What this exercise asks:
A. For each statement below, state whether it agrees with the user roles page, answering yes or no and quoting the deciding words of that page. (i) A user who holds more than one role receives the permissions of all of those roles combined. (ii) Auditor is given as an example of a permission. (iii) When a user holds several roles, the system grants the least permissive access level among them.
B. From the user roles page below, return word for word the passage starting at "How roles work" and ending at "level of responsibility.".

User roles
User roles
Role-based permissions control what users can see and do in Eloope, ensuring appropriate access for each team member.
How roles work
Roles define what a user can do in Eloope by granting specific permissions that allow or restrict access to features and data. When you're assigned a role, you automatically receive all the permissions associated with that role, which determines what screens you can access, what actions you can perform, and whose data you can view. This role-based access control system ensures that users only see information relevant to their job function and can only perform actions appropriate for their level of responsibility.
The system is built on three key concepts that work together to control access. A user is an individual person with login credentials for your Eloope account. A role represents a job function within your organization, such as Employee, Manager, Finance, Auditor, or Administrator. A permission is a specific action that a role allows, such as creating expenses, approving reports, or managing users.
Multiple roles. Users can have multiple roles simultaneously, which is common in smaller organizations where people wear multiple hats. If you have multiple roles assigned, you receive all permissions from all your roles combined. For example, if you're assigned both the Employee and Manager roles, you can submit your own expenses like any employee and also approve reports for your team members. The system automatically grants you the most permissive access level across all your roles.

Recorded data:
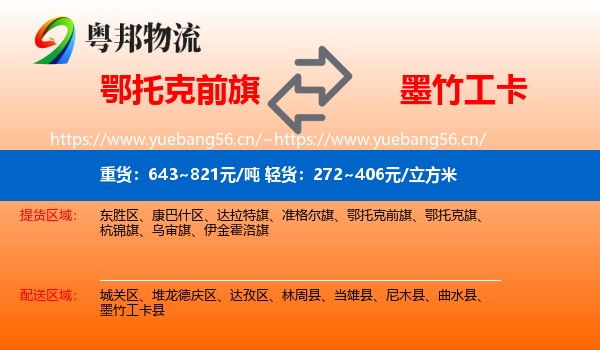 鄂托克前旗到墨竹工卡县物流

...

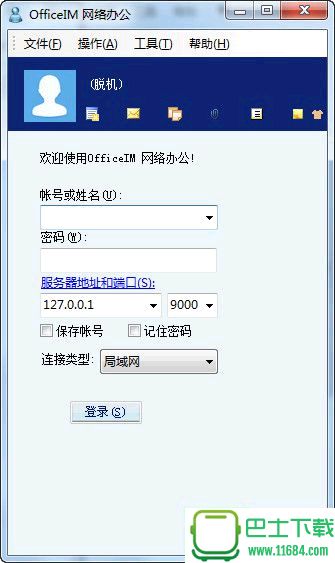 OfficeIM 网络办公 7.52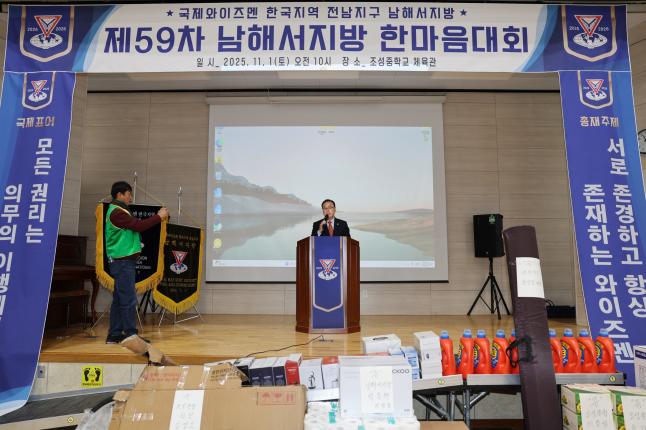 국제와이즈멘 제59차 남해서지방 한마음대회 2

* * *

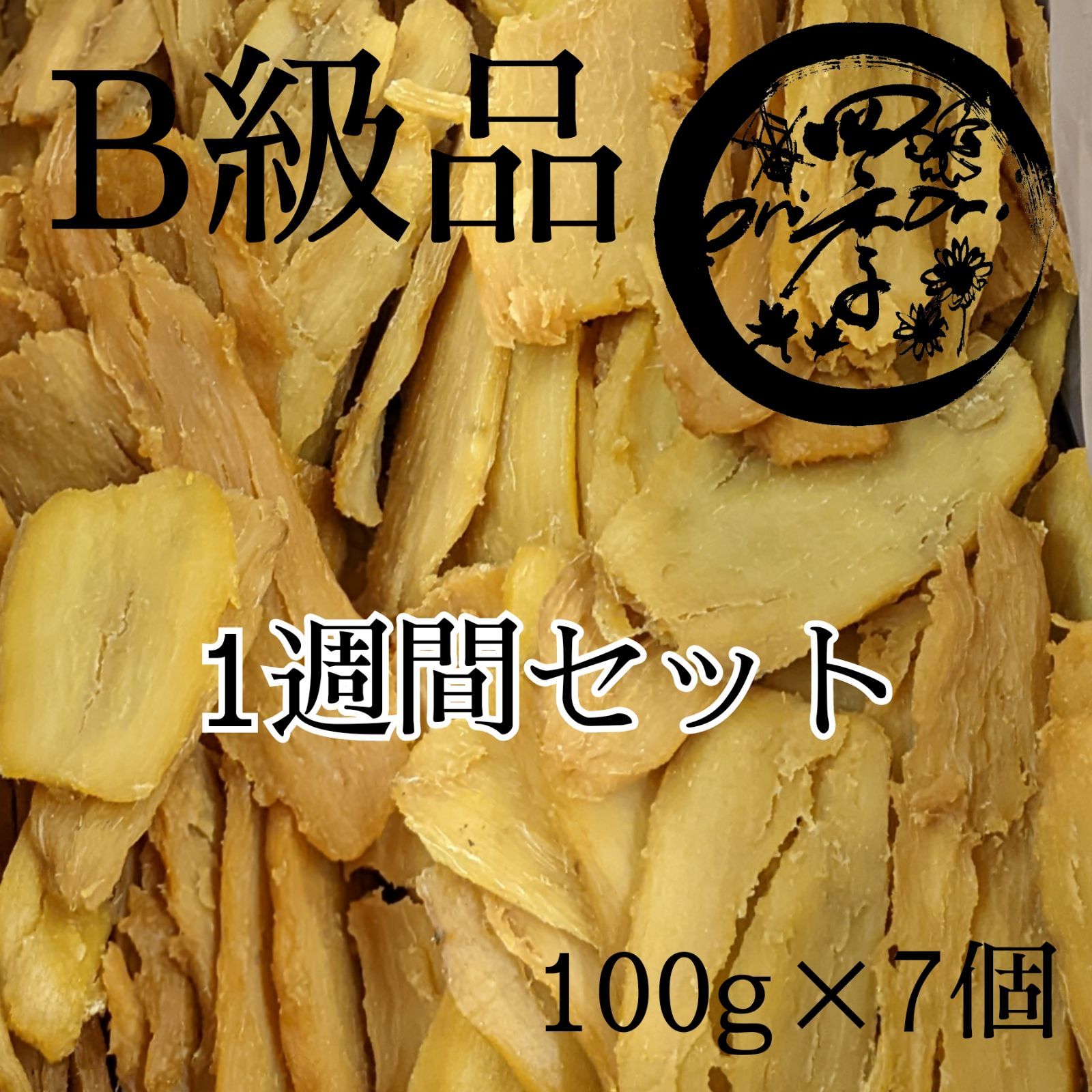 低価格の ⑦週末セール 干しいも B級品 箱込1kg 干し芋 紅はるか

Answers by item:
A.
(i) Yes. "If you have multiple roles assigned, you receive all permissions from all your roles combined."
(ii) No. "A role represents a job function within your organization, such as Employee, Manager, Finance, Auditor, or Administrator."
(iii) No. "The system automatically grants you the most permissive access level across all your roles."

B.
How roles work
Roles define what a user can do in Eloope by granting specific permissions that allow or restrict access to features and data. When you're assigned a role, you automatically receive all the permissions associated with that role, which determines what screens you can access, what actions you can perform, and whose data you can view. This role-based access control system ensures that users only see information relevant to their job function and can only perform actions appropriate for their level of responsibility.